The bulk of Muslim Punjabis are descended from herding (and raiding) nomadic tribes like the Jats, etc until Punjbi Sufi Pirs like Baba Farid drew them in to both agriculture and Islam. Isnt Baba Farid also one of the figures mentioned in the Guru Granth Sahib? It wasnt a very formal Islam with ulama passing fatwas - more a case of visiting shrines and hoping that the baraka from the tomb and the current pir would intercede for you. The pirs and the landed class were like peas in a pod. One looked out for another - they supported whomever was dominant, and whomever left their political and economic power untouched. The Mughals did their best to cultivate influence with the pirs by making them jagirdars.
I wouldnt say its a quirk of fate that saw the rise of Pakjab - they had by far the larger population, the economic clout, a larger educated middle class, sufficient numbers of experienced military and bureaucratic personnel from the colonial era. Modernity shifted the balance of power from the tribes back to the states.
So-called '4th generation warfare' suggests that the balance has tipped back the other way. My own feeling is that Pakjab's greatest strength that allowed them to leverage modernity was a period of strong economic growth, backed by a flexible socio-political system that integrated different jathis and different classes through the pirs.
Where Pakjab went wrong was to import the formal Islam of the Doab, both Barelwi and Deobandi, which didnt have much of a following in Pakjab. The revivalist ulama are not tied to the pragmatic interests of Pakjabis - their goal is a centralised, authoritative Islam that works pretty differently from pragmatic folk Islam.
To make matters worse the Pakistani state, often led by ashraf mohajirs has kept Pakjab's ruling classes politically fractured in order to preserve military and bureaucratic power. This is to a great extent the underlying source of the conflict between Nawaz Sharif and his former mentor the PA. Until the 1980s for example Sunnis and Shia celebrated muharrum together. Zia (not a Pakjabi!) attempt to turn Pakistan in to a Sunni, Hanafi state tried to discourage that, triggering a sectarian conflict that the Pakjabi elite does not want. Wealthy Sunni Pakjabi landlords have far more in common with Shia landlords socially, economically and religiously than with the down and outs the Deobandis have taken in, trained and set on the existing order. Consider the Sharif brothers aggressive pursuit of sectarian Deobandi killers in Pakjab, and their strong Shia support in the face of PA/ISI indifference.

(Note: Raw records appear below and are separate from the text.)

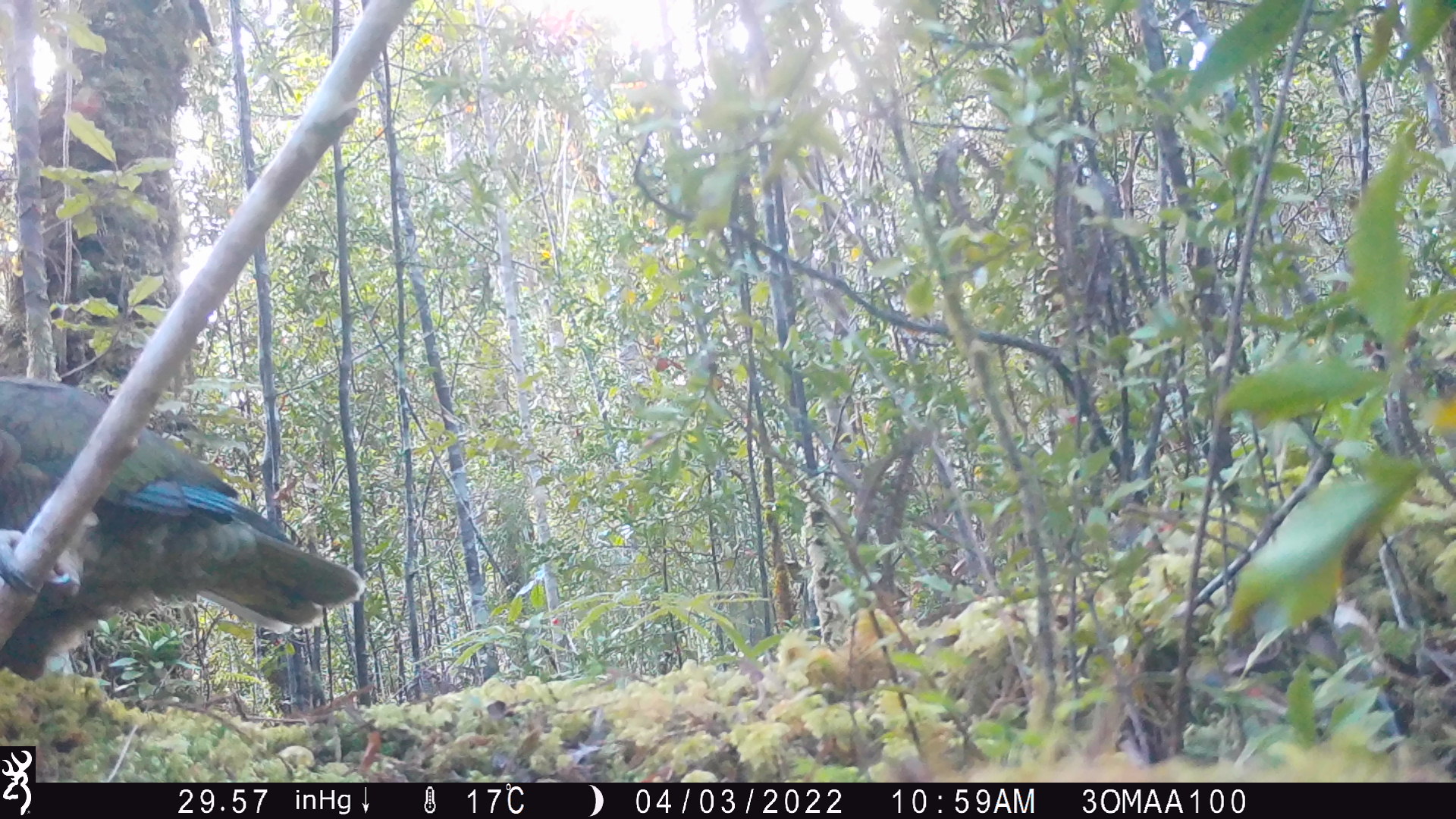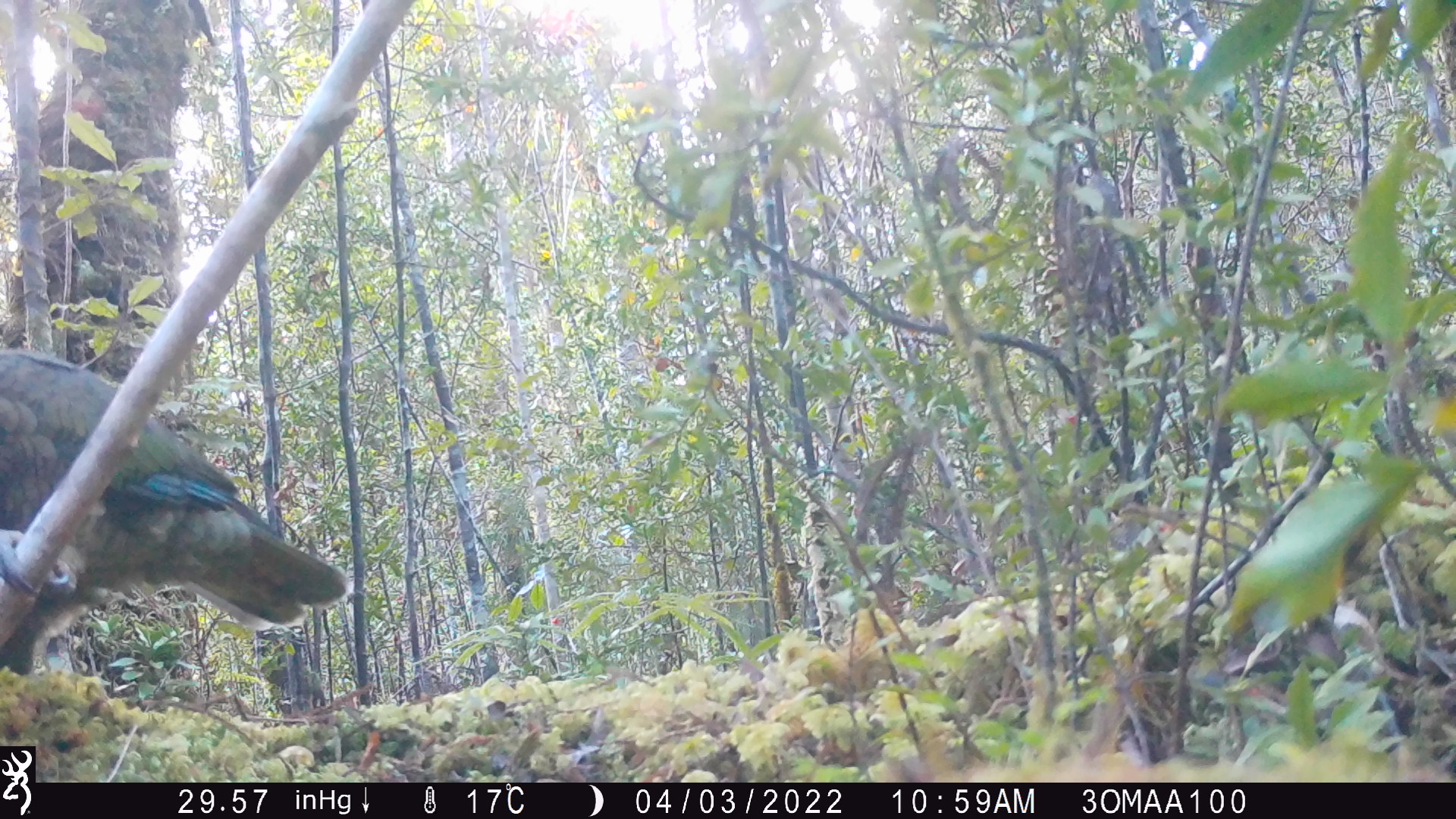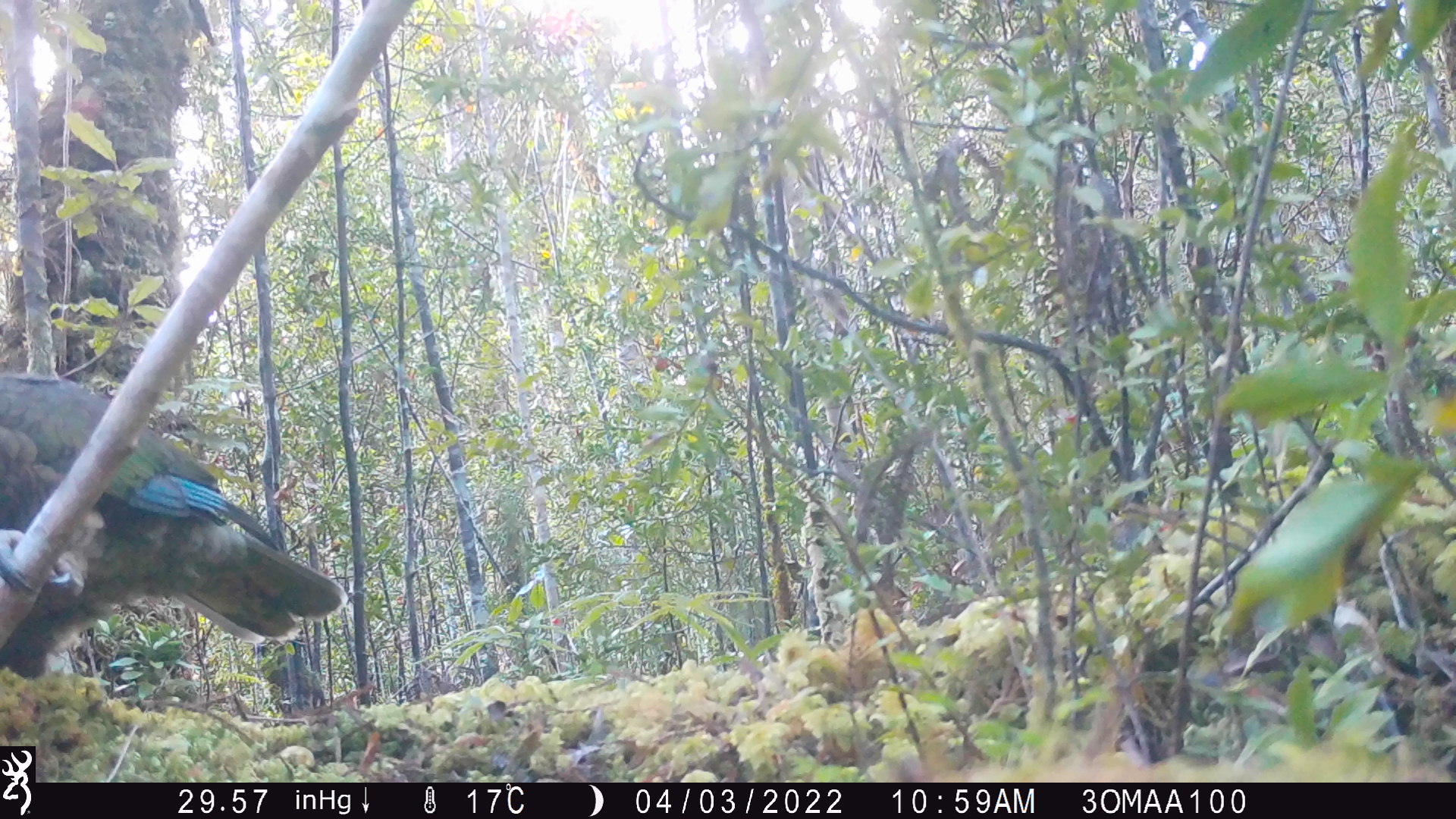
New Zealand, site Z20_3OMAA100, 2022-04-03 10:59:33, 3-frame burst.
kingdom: Animalia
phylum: Chordata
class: Aves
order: Psittaciformes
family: Strigopidae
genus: Nestor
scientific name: Nestor notabilis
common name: kea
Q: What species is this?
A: Kea (Nestor notabilis).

Although Deobandi madrasas have mushroomed in southern Punjab, it still seems like huge numbers of rural Serikis visit pirs and dargahs for for blessings, cures, a chance to celebrate, etc. We havent seen sectarian violence at the level of ordinary people, the kind of rioting and ethnic cleansing of Partition, Lebanon, Iraq, etc. Unless the pirs work out some kind of a deal with the Taliban which allows their kind of Islam (doctrinally offensive to the Taliban) to continue to exist, there will be no wholesale takeover in the Pakjab. Just violence and instability along polarised ideological and organisational lines, maybe analagous to Indian Punjab's Khalistani insurgency. Remember this is not the Ahmadis, or even the Shia (who have continued to hold their own with support from the Pakjabi political and religious establishment) - the cult of saints is the kind of Islam that the majority of practicing Pakjabi Muslims depend on.
The key factor here is the PA's mughal rather than Pakjabi complex, and its limited interest in Pakjabi concerns. It is the PA that for reasons of state prevents Pakistanis from comprehensively defending themselves against the Deobandi jihad.